When my children came of age, I was glad to see them express an interest and join the local Little League. Because of this, I got involved with the local program and served it for ten years in a variety of capacities: as coach for both boys baseball and girls softball, as umpire, and as a member of the board of directors. I got involved because I saw it as a rare opportunity to be actively involved in the lives of my children, especially in something we all enjoyed.
As coach, I had modest success. Unlike a lot of my contemporaries, I never suffered under the illusion that we played in a World Series every weekend or that any of my kids would someday reach the Hall of Fame. Instead, I taught teamwork, the fundamentals of the game, and hopefully an appreciation for it. Frankly, we had a blast. I never made my kids run laps after a defeat, and we often had ice cream after a victory. But my signature as a manager was to line the kids up before the game and give the pledge of allegiance to the flag. Since baseball is truly America's game, I thought this was important. Interestingly, there were a lot of coaches who thought this was plain silly and refused to join us in the pledge of allegiance. I thought this was particularly strange.
The one thing I objected to as a coach was how parents tended to treat us as baby-sitters. They weren't so much interested in whether their child learned anything, as much as they saw this as an opportunity to occupy the kid's time. This never did set well with me.
As an umpire, I learned the importance of managing the game, being fair, and good sportsmanship. I only had one instance where I had to eject a manager for being a loudmouth. I guess I did such a good job at this that nobody dared challenge me thereafter. The lessons I learned as umpire followed me into my professional career, as well as my participation in other nonprofit organizations.
As a member of the Board of Directors, I produced the club's first web page, cleaned up the governing docs, and straightened out their finances. When I started on the finances, I was given nothing more than a shoe box with receipts and nothing else.
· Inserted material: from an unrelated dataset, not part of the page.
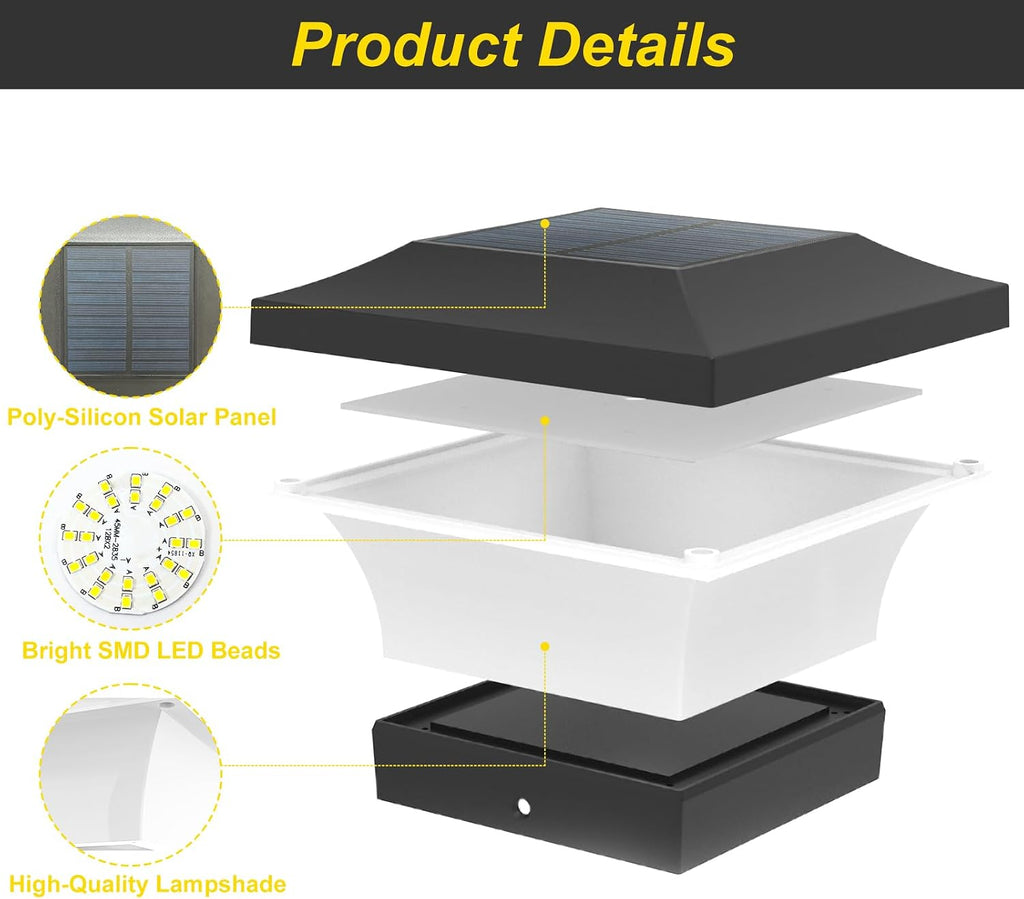 T-SUN Solar Post Lights, 12 Pack Waterproof Outdoor Solar Post Cap Lights for 4X4 Wooden Posts, 6000K Cool White LED Lighting, Deck, Patio Garden Decor or Fence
This made me suspicious of how finances were being handled prior to my term.
More than anything, what I learned from my Little League experience was that it is run by well meaning people with some time on their hands, but haven't got a clue as to how to run a business. Little League is essentially no different than any other nonprofit organization in this regards, complete with politics, a lack or organization, and some power hungry fool trying to run everything. The scope of an organization like Little League is such that it is virtually impossible to try to micromanage everything, but that doesn't stop people from trying to do so. Consequently, they do nothing but alienate the volunteers and discourage people from participating. Instead, they should be empowering people and hold them responsible for their actions. As I like to say, you should "manage more, and supervise less."
Little League is nothing more than a forum for kids to get some organized physical activity, learn some fundamental lessons about teamwork and sportsmanship, and an appreciation for the game. Nothing more, nothing less. Yet there are those parents who go beyond this and teach cutthroat tactics and to win at all costs; If this includes cheating, so be it. Actually, its a shame parents have to get involved with something like Little League; the kids would probably have a better time without them.